New J&K Terror Outfit Run By LeT Brass: Intel
The Resistance Front (TRF), a new terror group that has taken responsibility for major attacks and gunfights in Jammu & Kashmir over the past few weeks, is controlled by three top handlers of the Lashkar-e-Taiba (LeT) in Pakistan, according to an intelligence report submitted to national security planners in New Delhi.
The idea behind TRF is to give terror in Kashmir an indigenous face, while also warding off international pressure on Pakistan, particularly from anti-terror financing watchdog Financial Action Task Force (FATF) that is keeping a close watch on Islamabad’s activities, the report added.
Security officials aware of the matter said that TRF was launched late last year after Parliament nullified Jammu & Kashmir’s special status on August 5, and divided the state into two centrally administered Union territories — Ladakh and Jammu & Kashmir.

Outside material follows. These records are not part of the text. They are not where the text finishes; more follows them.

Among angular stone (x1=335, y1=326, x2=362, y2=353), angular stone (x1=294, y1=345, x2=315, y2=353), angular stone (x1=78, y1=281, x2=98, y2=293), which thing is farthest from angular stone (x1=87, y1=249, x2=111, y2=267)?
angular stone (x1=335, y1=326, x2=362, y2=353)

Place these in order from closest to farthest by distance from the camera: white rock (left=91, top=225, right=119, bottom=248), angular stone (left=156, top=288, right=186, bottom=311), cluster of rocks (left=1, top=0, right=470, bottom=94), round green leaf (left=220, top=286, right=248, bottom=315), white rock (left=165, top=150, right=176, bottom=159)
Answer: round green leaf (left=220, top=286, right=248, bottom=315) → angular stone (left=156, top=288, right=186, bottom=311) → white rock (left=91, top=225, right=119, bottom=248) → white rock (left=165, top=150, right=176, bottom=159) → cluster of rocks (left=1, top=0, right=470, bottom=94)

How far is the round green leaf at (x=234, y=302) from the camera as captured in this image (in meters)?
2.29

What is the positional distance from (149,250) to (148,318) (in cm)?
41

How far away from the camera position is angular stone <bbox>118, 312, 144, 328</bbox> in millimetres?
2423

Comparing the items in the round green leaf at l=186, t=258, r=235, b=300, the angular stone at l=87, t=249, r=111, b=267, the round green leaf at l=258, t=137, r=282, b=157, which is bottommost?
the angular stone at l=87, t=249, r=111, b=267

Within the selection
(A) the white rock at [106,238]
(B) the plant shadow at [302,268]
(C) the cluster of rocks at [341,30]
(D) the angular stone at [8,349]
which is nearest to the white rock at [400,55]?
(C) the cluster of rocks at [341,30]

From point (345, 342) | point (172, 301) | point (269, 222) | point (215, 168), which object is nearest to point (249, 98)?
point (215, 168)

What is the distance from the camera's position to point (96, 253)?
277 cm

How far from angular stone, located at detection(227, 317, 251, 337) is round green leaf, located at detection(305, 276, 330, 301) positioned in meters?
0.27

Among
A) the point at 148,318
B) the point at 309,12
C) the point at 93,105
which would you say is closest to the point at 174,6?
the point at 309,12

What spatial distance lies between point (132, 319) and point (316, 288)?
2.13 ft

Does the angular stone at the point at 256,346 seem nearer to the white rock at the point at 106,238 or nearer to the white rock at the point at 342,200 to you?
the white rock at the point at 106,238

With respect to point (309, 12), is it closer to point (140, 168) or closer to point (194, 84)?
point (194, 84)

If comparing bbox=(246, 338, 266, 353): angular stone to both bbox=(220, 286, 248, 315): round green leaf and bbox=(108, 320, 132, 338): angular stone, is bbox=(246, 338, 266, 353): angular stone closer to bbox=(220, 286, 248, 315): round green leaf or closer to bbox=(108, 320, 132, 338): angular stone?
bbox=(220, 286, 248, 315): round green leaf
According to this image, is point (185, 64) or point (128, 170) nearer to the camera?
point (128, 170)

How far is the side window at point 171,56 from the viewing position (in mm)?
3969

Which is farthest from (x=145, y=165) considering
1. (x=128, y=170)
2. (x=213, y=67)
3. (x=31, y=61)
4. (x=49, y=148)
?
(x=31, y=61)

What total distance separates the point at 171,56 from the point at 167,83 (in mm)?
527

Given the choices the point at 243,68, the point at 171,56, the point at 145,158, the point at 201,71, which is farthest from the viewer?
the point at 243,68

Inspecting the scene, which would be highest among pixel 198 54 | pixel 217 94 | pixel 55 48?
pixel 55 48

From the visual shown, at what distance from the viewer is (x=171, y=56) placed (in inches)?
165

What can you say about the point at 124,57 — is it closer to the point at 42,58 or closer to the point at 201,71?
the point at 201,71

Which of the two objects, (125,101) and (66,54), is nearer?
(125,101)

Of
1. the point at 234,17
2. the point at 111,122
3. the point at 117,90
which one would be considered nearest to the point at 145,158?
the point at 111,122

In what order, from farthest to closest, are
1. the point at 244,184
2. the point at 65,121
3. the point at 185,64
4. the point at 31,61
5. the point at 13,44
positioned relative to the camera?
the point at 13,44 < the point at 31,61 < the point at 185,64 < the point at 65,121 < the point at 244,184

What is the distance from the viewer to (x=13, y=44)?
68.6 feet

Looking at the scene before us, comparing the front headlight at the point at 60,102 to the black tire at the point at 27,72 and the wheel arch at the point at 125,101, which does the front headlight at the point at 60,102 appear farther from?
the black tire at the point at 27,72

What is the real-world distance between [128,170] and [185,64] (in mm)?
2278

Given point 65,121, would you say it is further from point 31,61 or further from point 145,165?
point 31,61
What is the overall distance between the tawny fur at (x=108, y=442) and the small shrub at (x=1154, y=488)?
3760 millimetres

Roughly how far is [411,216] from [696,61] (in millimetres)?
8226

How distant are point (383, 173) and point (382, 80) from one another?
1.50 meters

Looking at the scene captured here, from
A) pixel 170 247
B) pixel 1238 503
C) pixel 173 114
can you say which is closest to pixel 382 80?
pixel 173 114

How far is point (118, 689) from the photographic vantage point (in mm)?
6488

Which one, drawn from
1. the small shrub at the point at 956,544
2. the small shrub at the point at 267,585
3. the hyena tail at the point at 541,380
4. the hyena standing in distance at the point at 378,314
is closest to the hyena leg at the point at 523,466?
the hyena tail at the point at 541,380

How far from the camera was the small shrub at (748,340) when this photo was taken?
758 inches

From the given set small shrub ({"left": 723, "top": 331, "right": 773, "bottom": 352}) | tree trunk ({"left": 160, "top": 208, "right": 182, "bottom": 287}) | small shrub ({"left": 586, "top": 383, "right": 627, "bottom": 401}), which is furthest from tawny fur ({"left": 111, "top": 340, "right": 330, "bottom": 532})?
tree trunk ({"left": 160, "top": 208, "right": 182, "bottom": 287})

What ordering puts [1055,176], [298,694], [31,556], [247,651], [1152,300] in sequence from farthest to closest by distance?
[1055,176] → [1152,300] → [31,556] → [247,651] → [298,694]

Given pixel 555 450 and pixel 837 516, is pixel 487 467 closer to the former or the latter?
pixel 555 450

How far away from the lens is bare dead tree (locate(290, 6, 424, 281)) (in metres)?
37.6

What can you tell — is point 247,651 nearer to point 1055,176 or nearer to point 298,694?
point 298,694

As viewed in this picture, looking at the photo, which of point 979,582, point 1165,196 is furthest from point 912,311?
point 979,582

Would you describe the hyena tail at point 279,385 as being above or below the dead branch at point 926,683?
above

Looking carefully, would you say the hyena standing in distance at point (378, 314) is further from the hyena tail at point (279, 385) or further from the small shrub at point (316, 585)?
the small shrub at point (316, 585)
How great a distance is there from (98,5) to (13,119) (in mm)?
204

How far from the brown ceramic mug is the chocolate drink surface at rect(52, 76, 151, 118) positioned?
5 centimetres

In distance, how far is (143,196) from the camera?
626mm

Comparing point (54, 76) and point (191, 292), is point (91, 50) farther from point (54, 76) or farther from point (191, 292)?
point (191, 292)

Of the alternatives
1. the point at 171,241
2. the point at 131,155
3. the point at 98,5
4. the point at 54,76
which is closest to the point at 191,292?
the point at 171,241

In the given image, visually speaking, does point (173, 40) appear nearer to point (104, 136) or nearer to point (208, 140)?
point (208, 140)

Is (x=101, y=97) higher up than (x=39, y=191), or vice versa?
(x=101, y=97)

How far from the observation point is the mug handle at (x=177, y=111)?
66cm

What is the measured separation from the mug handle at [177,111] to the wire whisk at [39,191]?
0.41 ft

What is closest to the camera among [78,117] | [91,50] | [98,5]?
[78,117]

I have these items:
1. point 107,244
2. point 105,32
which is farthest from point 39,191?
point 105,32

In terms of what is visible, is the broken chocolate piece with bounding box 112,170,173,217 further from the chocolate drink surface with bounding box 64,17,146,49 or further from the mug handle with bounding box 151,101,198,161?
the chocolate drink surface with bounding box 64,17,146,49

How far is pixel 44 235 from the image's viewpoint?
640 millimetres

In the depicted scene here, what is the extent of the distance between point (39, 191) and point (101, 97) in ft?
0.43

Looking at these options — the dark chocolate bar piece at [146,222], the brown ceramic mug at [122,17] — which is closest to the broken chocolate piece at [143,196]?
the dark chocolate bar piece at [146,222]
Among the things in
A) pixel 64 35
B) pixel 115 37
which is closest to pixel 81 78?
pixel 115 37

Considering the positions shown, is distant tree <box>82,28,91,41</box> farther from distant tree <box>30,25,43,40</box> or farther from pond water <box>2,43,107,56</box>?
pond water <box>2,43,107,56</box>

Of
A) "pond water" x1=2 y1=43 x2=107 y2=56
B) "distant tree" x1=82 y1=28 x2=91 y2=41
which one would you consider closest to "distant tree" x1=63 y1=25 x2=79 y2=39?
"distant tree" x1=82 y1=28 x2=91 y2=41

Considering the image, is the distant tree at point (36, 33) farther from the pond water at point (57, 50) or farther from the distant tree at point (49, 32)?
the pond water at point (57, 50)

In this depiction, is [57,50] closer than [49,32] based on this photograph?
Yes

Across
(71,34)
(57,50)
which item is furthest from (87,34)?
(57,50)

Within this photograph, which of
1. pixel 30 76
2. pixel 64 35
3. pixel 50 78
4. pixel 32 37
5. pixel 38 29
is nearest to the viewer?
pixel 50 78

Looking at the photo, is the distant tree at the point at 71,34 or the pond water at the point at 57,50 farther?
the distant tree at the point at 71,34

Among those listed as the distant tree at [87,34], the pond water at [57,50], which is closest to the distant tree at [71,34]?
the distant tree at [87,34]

Attempts to put an India label on terror activities, one of the security officials cited above said, are reflected in the names Pakistani’s spy agency Inter Services Intelligence (ISI) has picked for new groups -- such as TRF or the low-key JK Pir Panjal Peace Forum. These names don’t have a religious label, but suggest that they are India-bred, the official said on condition of anonymity.
The intelligence report prepared by Indian security officials on TRF said Lashkar leaders formed the core of the group. At this point, it said, efforts appeared to be concentrated on projecting TRF as a formidable force to attract local recruits.
“TRF is being controlled from Pakistan by top three Lashkar handlers: Sajad Jatt for South Kashmir, Khalid for Central Kashmir and Hanzala Adnan for North Kashmir,” said the report accessed by HT.
TRF’s social media managers in Pakistan claimed responsibility after five terrorists and an equal number of army soldiers were killed in the Keran sector early April.
The group also claimed responsibility for the gunfight in north Kashmir’s Handwara town that killed five security men, including the commanding officer of a Rashtriya Rifles battalion and a Major, over the weekend. One of the two terrorists killed in the operation was later identified as Lashkar commander Haider, a Pakistani national. The other person was a local terrorist, a resident of Handwara.
In Twitter posts on Wednesday, Pakistan Prime Minister Imran Khan accused India of trying to “find a pretext for a false flag operation” targeting his country even as he put emphasis on what he called indigenous “Kashmiri resistance” in the region. His tweets were seen by security experts as a response to reports of Pakistan’s attempt to send terrorists into India.
Last week, Khan brought in Lt Gen (retired) Asim Saleem Bajwa, a former director general of the Pakistani military’s inter-services public relations, as his new special assistant.
Indian intelligence officials said the LeT’s old guard was focusing on getting TRF new recruits from the Kashmir Valley.
In north Kashmir, they added, LeT terrorists such as Mehrajdduin Halwal are consolidating TRF’s base. Also, the group’s social media handles, which feature content traced back to locations in Pakistan, have been campaigning aggressively. The earliest version of its social media handles has been traced to internet protocol addresses in Pakistan.
For now, security officials expect TRF to carry out grenade attacks, mostly using its over ground workers or fresh recruits rather than risking its trained hands. A grenade lobbed in Srinagar’s Hari Singh High Street in October last year was one of its first attacks, they said. The group, however, lost dozens of grenades when the police caught some of its over ground workers ferrying arms and ammunition in March.